=== Exercise goal ===
Substitute "closest" for each occurrence of "nearest" in the lines below, and leave everything else unchanged.

=== Data provided ===

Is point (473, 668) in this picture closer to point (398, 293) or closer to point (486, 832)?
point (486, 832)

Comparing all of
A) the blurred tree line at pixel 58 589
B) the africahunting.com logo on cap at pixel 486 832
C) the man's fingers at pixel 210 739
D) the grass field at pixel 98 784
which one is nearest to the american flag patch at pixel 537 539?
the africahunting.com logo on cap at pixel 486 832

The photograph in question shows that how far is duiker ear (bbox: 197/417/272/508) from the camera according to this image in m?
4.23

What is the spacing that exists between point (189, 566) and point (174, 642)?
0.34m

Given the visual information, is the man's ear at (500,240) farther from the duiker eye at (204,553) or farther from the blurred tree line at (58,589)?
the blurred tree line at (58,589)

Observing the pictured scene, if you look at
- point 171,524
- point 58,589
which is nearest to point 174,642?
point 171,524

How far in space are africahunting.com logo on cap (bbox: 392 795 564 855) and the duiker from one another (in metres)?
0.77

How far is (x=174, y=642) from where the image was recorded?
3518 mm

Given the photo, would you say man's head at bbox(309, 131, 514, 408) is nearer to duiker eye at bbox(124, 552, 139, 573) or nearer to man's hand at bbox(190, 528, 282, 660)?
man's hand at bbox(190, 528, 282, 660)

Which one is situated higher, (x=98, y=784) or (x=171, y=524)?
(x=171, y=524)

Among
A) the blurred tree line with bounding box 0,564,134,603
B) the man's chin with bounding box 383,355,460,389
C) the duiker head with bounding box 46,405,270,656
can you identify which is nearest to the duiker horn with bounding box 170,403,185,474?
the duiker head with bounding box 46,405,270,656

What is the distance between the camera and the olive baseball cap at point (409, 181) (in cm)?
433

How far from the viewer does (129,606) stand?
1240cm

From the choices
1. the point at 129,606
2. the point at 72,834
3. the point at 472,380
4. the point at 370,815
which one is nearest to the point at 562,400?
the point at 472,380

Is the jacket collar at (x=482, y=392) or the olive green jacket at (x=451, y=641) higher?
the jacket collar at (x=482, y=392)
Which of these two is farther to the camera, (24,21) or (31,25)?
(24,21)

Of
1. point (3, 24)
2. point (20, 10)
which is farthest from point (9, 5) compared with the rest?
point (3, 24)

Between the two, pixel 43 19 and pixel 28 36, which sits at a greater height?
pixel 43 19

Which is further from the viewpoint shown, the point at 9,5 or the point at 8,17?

=== Task answer ===
Is point (473, 668) in this picture closer to point (398, 293) or closer to point (486, 832)?
point (486, 832)

Comparing all of
A) the blurred tree line at pixel 58 589
B) the africahunting.com logo on cap at pixel 486 832
C) the man's fingers at pixel 210 739
D) the grass field at pixel 98 784
which one is closest to the american flag patch at pixel 537 539?
the africahunting.com logo on cap at pixel 486 832

The photograph in question shows that how far is duiker ear (bbox: 197/417/272/508) from the camera according to this image in m?
4.23

What is the spacing that exists between point (189, 566) and point (174, 642)?
0.34m

Given the visual information, is the man's ear at (500,240) farther from the duiker eye at (204,553) or farther from the blurred tree line at (58,589)?
the blurred tree line at (58,589)

Observing the pictured scene, if you look at
- point 171,524
- point 58,589
which is closest to point 174,642?
point 171,524

How far in space are africahunting.com logo on cap (bbox: 392 795 564 855) and the duiker from one another (in metres)?
0.77

How far is (x=174, y=642) from where the image was recorded?
3518 mm

Given the photo, would you say man's head at bbox(309, 131, 514, 408) is nearer to duiker eye at bbox(124, 552, 139, 573) or nearer to man's hand at bbox(190, 528, 282, 660)?
man's hand at bbox(190, 528, 282, 660)

Which one is situated higher, (x=98, y=784) or (x=171, y=524)?
(x=171, y=524)

Among
A) the blurred tree line with bounding box 0,564,134,603
B) the man's chin with bounding box 383,355,460,389
C) the duiker head with bounding box 46,405,270,656
can you identify which is closest to the duiker horn with bounding box 170,403,185,474?
the duiker head with bounding box 46,405,270,656

What is the distance between the camera and the olive baseball cap at point (409, 181) (in cm)?
433

How far from the viewer does (129,606) stand?
1240cm

From the choices
1. the point at 129,606
2. the point at 72,834
3. the point at 472,380
4. the point at 370,815
which one is closest to the point at 562,400?
the point at 472,380

Is the jacket collar at (x=482, y=392) or the olive green jacket at (x=451, y=641) higher?
the jacket collar at (x=482, y=392)
Which of these two is farther to the camera, (24,21) or (31,25)?
(24,21)

Of
1. point (3, 24)
2. point (20, 10)
which is farthest from point (9, 5) compared with the rest?
point (3, 24)

Between the two, pixel 43 19 and pixel 28 36, which sits at a greater height?
pixel 43 19

Which is further from the viewpoint shown, the point at 9,5 or the point at 8,17?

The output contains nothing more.